EXTRATRANSMISSION, Kelsey Street Press, 2019
There Are Stories of Machines
A Review of Andrea Abi-Karam’s EXTRATRANSMISSION
“I USED TO WORK IN A LAB WITH RATS FOR A LONG TIME. A MEMORY LAB.”
So opens Andrea Abi-Karam’s first full-length collection of poetry EXTRATRANSMISSION (Kelsey Street Press, 2019). Themes of surveillance, contested subject memory, and the differences between animals recur and transfigure in EXTRATRANSMISSION to mine and undermine the relationships between capitalism, patriarchy, and nationalism. Abi-Karam, who is a self-described “arab-american genderqueer punk poet-performer cyborg,” goes after white nationalism's foot soldiers: cops, patriots, and parasitic technocrats, while searching the system's glitches for an escape. Abi-Karam, who studied with the poet Juliana Spahr at Mills College, published THE AFTERMATH on Commune Editions in 2016.
In Terrorist Assemblages: Homonationalism in Queer Times theorist Jasbir Puar, who blurbed EXTRATRANSMISSION, writes, “At this historical juncture, the invocation of the terrorist as a queer, nonnational, perversely racialized other has become part of the normative script of the US war on terror.” Homonationalist biopolitics produces this homophobic and racist othering that marks some queer bodies as being in need of "saving" in the interest of empire, while rendering other queer bodies disposable. Puar's conceptual framing of homonationalism explains a contemporary development where sexually progressive multiculturalism, including the “tolerance” of queer people, is used as a reactionary tool against states and peoples deemed a security threat. For example, Puar writes that the increase in rights for queer citizens in Israel paralleled the increased segregation and subjugation of Palestinian people since the Oslo Accords.
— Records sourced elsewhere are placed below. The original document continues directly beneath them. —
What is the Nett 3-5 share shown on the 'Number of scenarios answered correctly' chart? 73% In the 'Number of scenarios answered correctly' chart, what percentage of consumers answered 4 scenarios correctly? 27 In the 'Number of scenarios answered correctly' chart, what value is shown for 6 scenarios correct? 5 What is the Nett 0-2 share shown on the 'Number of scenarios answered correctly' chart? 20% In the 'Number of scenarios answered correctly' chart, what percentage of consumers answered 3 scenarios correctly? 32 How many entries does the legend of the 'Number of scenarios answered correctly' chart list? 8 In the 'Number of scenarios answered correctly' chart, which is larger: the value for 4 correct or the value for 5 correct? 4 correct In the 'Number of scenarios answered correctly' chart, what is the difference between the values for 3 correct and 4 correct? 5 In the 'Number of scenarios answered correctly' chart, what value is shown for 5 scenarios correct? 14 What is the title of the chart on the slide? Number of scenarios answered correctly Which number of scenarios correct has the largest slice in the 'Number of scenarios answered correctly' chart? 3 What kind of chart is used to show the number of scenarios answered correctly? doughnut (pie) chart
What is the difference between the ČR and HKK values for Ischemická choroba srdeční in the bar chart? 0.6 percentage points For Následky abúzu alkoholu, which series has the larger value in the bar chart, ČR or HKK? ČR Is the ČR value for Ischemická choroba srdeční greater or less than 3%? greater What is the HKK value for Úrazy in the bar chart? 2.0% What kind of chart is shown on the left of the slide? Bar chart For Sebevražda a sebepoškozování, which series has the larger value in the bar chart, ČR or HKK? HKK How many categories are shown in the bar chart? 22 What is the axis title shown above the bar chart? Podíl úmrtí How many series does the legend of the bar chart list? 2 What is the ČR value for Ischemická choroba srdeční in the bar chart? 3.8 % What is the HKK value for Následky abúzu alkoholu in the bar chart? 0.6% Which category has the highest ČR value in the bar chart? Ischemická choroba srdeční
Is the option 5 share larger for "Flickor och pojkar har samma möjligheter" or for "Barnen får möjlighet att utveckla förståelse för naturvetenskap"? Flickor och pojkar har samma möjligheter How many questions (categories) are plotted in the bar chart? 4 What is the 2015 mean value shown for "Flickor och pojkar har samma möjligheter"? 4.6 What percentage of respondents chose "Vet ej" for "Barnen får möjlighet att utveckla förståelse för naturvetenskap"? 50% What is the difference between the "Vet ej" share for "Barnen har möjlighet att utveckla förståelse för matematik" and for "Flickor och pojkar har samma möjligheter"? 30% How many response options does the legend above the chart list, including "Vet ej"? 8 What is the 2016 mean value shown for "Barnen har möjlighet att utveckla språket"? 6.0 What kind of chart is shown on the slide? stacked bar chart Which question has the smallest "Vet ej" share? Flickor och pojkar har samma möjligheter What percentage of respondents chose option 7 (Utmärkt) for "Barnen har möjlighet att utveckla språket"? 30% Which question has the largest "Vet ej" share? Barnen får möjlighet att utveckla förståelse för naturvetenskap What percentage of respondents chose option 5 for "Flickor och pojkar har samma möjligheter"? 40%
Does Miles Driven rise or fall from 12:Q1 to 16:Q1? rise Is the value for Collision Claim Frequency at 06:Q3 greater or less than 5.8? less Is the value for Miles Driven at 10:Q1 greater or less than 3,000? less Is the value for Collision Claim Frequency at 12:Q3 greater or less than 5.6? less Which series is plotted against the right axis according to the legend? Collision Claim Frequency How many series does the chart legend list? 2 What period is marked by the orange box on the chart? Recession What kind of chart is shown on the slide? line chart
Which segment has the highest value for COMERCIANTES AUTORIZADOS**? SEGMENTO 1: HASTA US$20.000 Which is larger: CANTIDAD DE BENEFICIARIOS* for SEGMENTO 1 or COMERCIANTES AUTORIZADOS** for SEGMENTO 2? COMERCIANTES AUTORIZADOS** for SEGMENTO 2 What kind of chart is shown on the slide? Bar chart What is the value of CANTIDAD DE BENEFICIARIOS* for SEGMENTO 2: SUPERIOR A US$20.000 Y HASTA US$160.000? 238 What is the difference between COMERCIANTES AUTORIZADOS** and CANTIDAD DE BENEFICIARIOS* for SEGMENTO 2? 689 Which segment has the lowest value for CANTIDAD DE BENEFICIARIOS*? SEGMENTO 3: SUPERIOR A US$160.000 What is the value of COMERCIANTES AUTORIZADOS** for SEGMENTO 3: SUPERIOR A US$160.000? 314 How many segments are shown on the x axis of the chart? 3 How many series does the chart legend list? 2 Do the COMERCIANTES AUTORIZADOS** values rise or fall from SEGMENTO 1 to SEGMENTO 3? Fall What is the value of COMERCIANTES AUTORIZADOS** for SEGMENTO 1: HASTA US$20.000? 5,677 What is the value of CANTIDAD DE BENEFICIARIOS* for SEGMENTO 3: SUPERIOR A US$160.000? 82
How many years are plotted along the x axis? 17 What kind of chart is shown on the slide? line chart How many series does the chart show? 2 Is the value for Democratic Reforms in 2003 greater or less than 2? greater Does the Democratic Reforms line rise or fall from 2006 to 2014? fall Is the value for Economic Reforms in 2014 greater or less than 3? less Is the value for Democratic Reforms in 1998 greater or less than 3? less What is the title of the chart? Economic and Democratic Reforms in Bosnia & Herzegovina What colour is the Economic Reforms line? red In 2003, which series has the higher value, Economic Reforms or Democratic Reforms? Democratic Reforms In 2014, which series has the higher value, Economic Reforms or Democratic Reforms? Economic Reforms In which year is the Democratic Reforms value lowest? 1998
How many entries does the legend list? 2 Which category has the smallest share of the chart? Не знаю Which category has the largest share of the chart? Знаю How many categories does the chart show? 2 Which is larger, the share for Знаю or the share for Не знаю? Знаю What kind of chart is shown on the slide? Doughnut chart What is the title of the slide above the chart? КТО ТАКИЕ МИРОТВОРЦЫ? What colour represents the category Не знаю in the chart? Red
If Puar offers us a theoretical landscape for understanding how queer visibility is instrumentalized by the US war machine, then Abi-Karam’s EXTRATRANSMISSION is a manifesto for ungovernable queers that comes out of that landscape. It is a manifesto for those who would rather be considered criminals in the pursuit of a collective insurgency than be affiliated with the pigs.
In the section titled “KILL COP/KILL BRO” non-linear prose fragments, sometimes in all caps, explore a speculative militancy. The lines come fast and sharp:
kill all the noise bros who move to Brooklyn & tell everyone
desperately that the noise they’re making is the only thing they
believe in. kill all the bro poets. actually you know what, kill all the bros. kill all the power dynamics in the room. kill all the power dynamics in the white room.